> _Task instructions_
The required output is a verbatim transcription of the listing, pictures excluded.
---+---
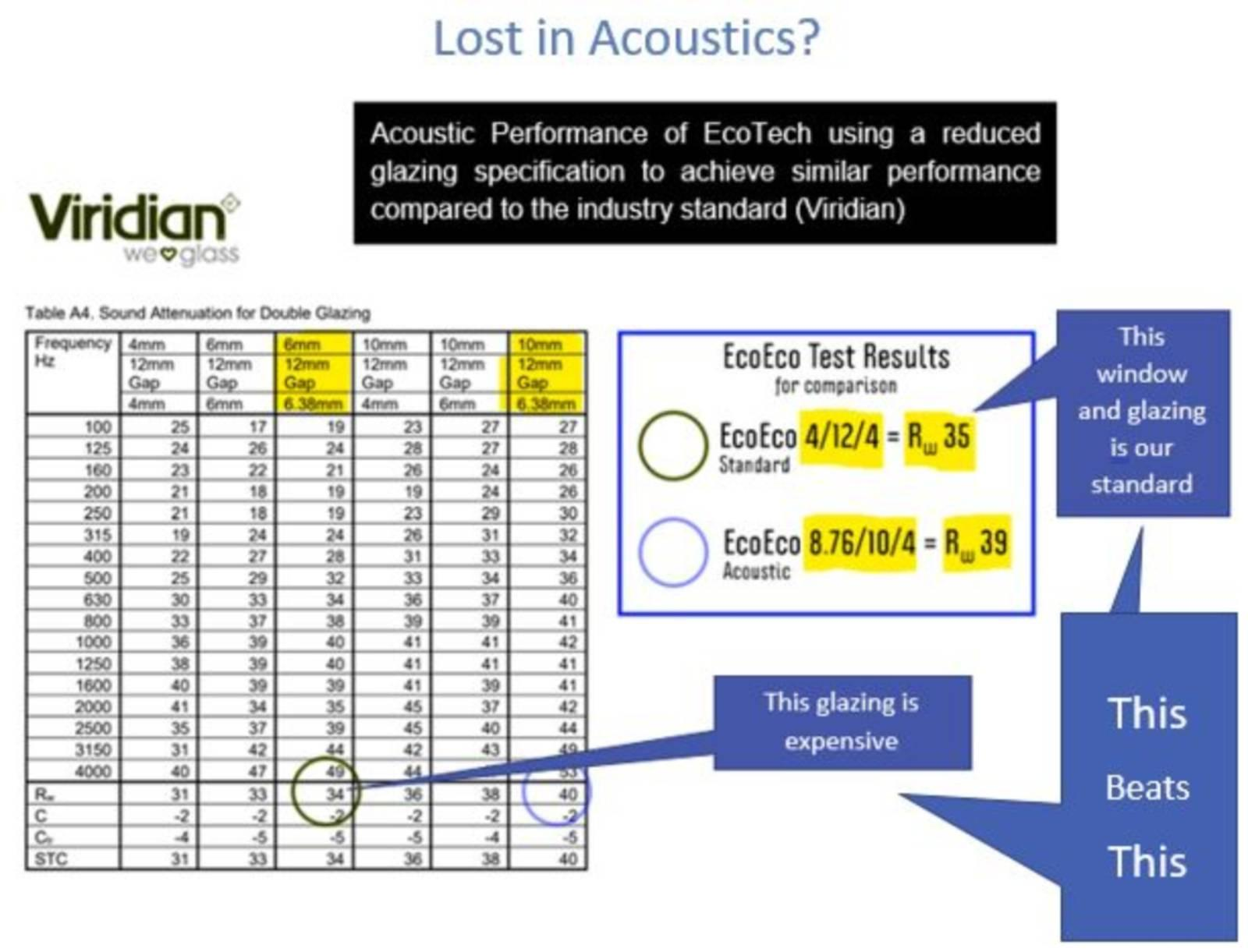 Are You Lost in Acoustics? You Can't Hear for the NOISE?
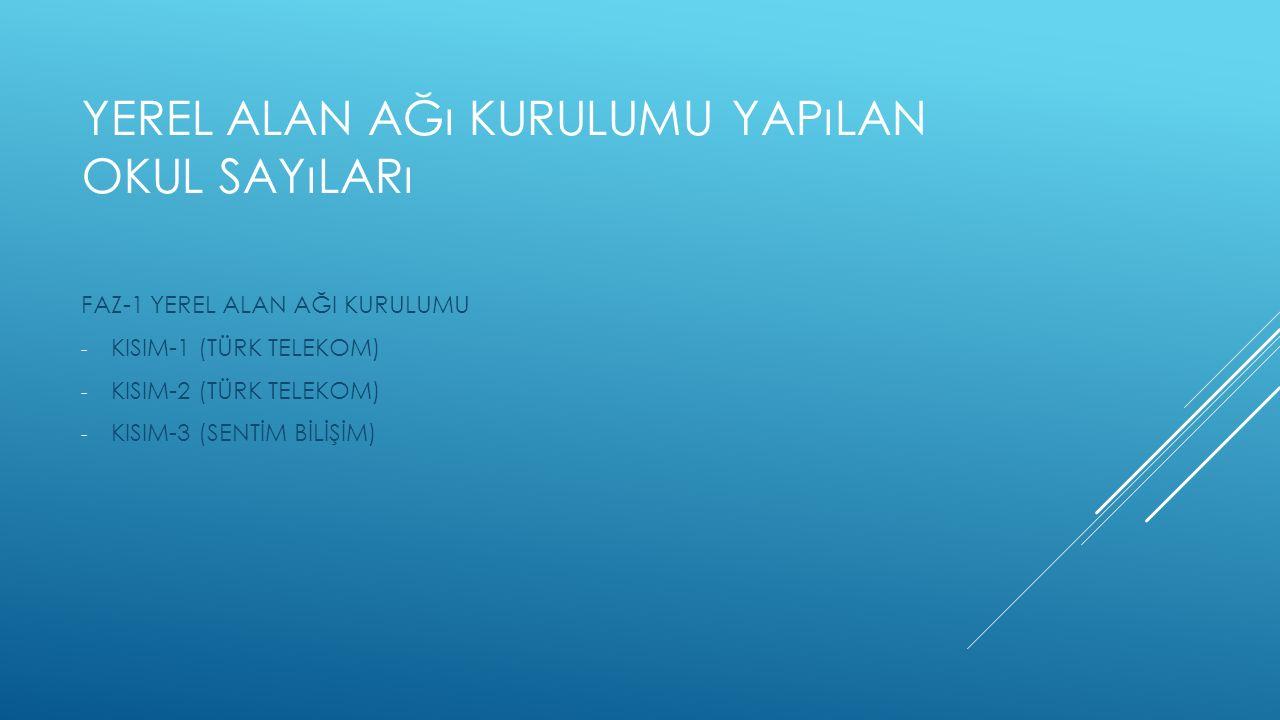 YEREL ALAN AĞı KURULUMU YAPıLAN OKUL SAYıLARı FAZ-1 YEREL ALAN AĞI KURULUMU - KISIM-1 (TÜRK TELEKOM) - KISIM-2 (TÜRK TELEKOM) - KISIM-3 (SENTİM BİLİŞİM)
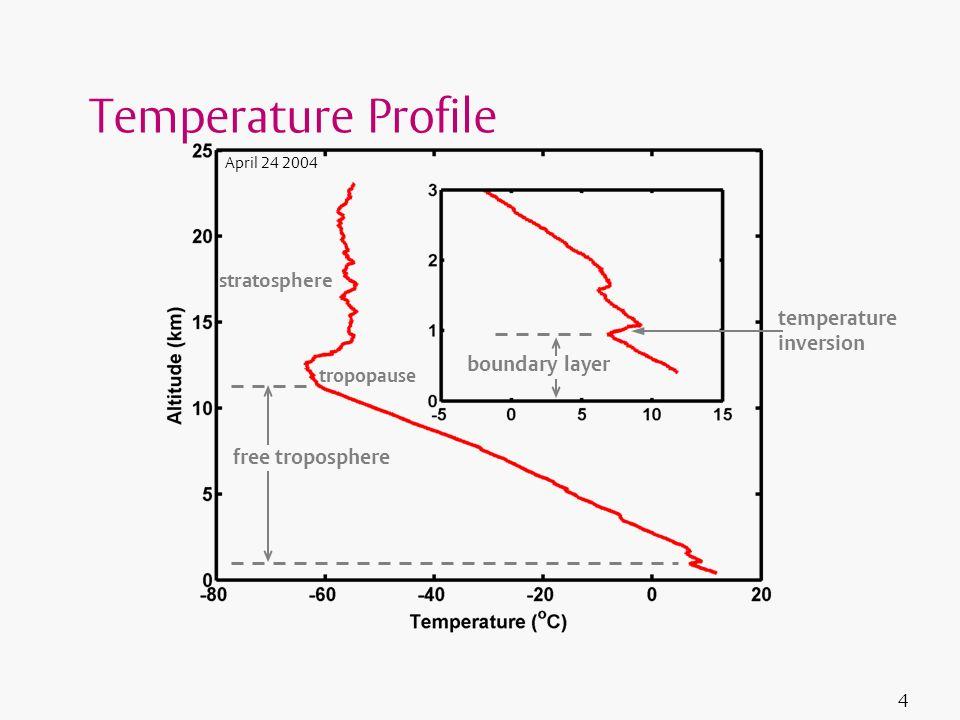 4 Temperature Profile tropopause free troposphere boundary layer temperature inversion stratosphere April 24 2004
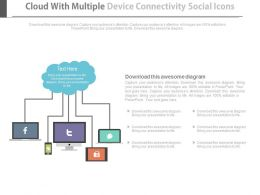 Cloud With Multiple Device Connectivity Social Icons Flat Powerpoint Design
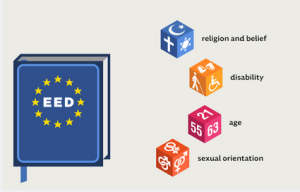The Employment Equality Directive - European Implementation Assessment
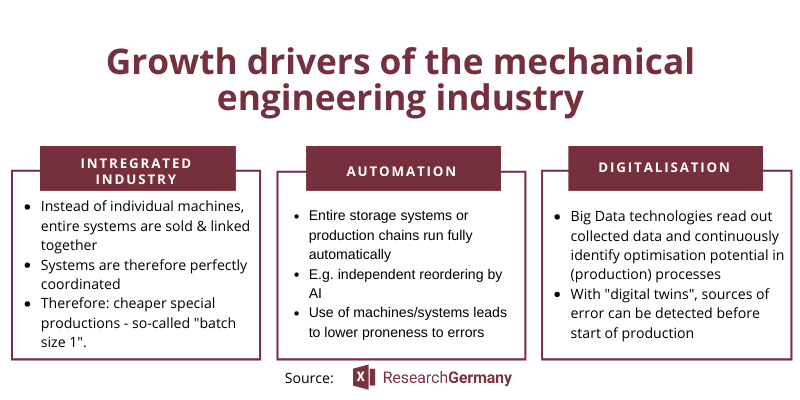 Mechanical Engineering Industry in Germany: Our Industry Report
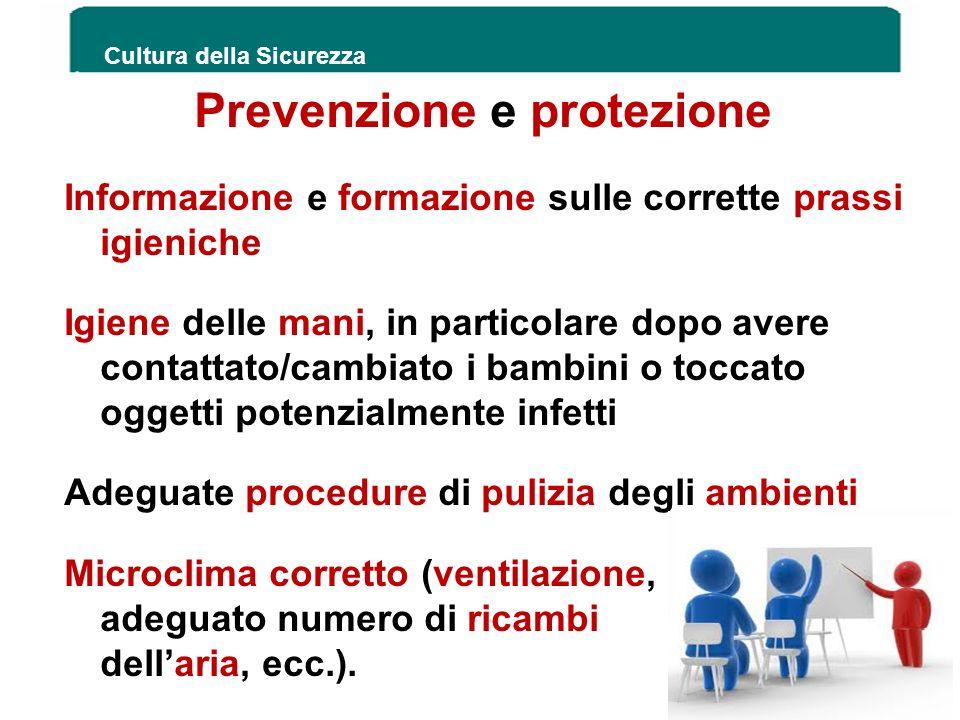 Prevenzione e protezione Informazione e formazione sulle corrette prassi igieniche Igiene delle mani, in particolare dopo avere contattato/cambiato i
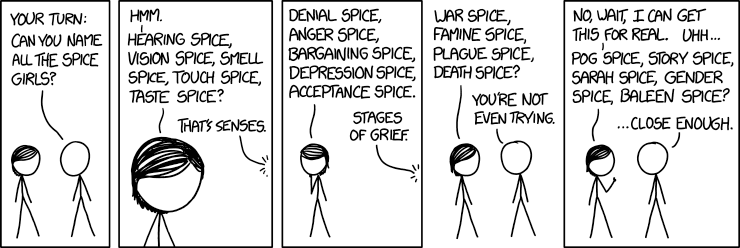 Image copyright belongs to Randall Munroe. Found on: xkcd.com, link to Image Source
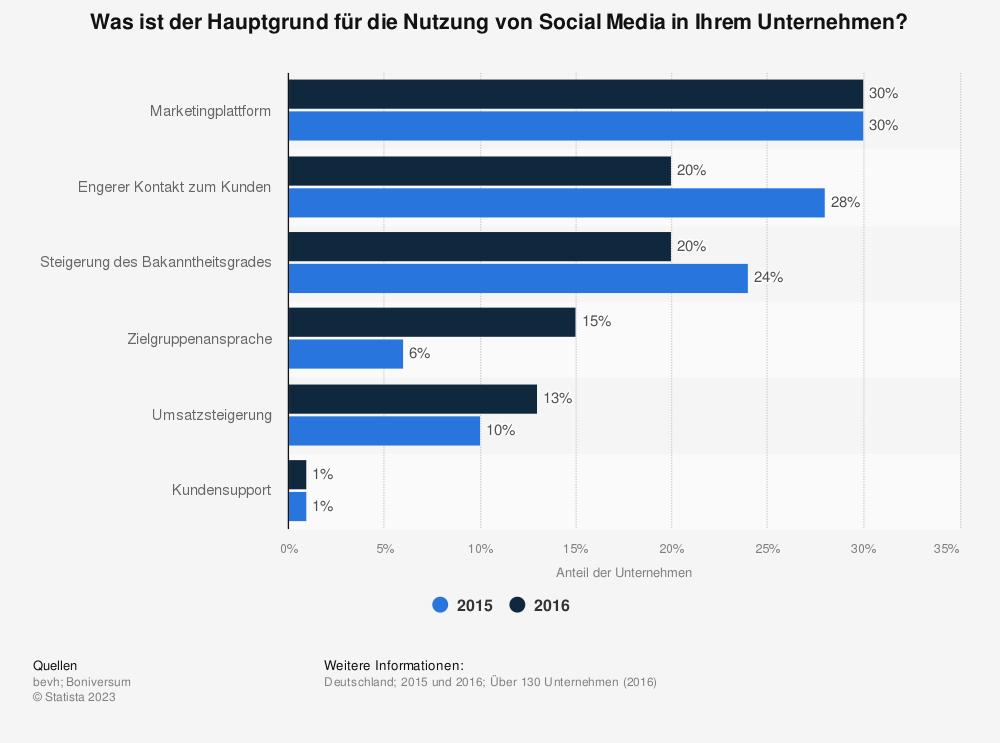 Statistik: Was ist der Hauptgrund für die Nutzung von Social Media in Ihrem Unternehmen? | Statista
---+---
> _Completed task_
 Are You Lost in Acoustics? You Can't Hear for the NOISE?
 YEREL ALAN AĞı KURULUMU YAPıLAN OKUL SAYıLARı FAZ-1 YEREL ALAN AĞI KURULUMU - KISIM-1 (TÜRK TELEKOM) - KISIM-2 (TÜRK TELEKOM) - KISIM-3 (SENTİM BİLİŞİM)
 4 Temperature Profile tropopause free troposphere boundary layer temperature inversion stratosphere April 24 2004
 Cloud With Multiple Device Connectivity Social Icons Flat Powerpoint Design
The Employment Equality Directive - European Implementation Assessment
 Mechanical Engineering Industry in Germany: Our Industry Report
 Prevenzione e protezione Informazione e formazione sulle corrette prassi igieniche Igiene delle mani, in particolare dopo avere contattato/cambiato i
 Image copyright belongs to Randall Munroe. Found on: xkcd.com, link to Image Source
 Statistik: Was ist der Hauptgrund für die Nutzung von Social Media in Ihrem Unternehmen? | Statista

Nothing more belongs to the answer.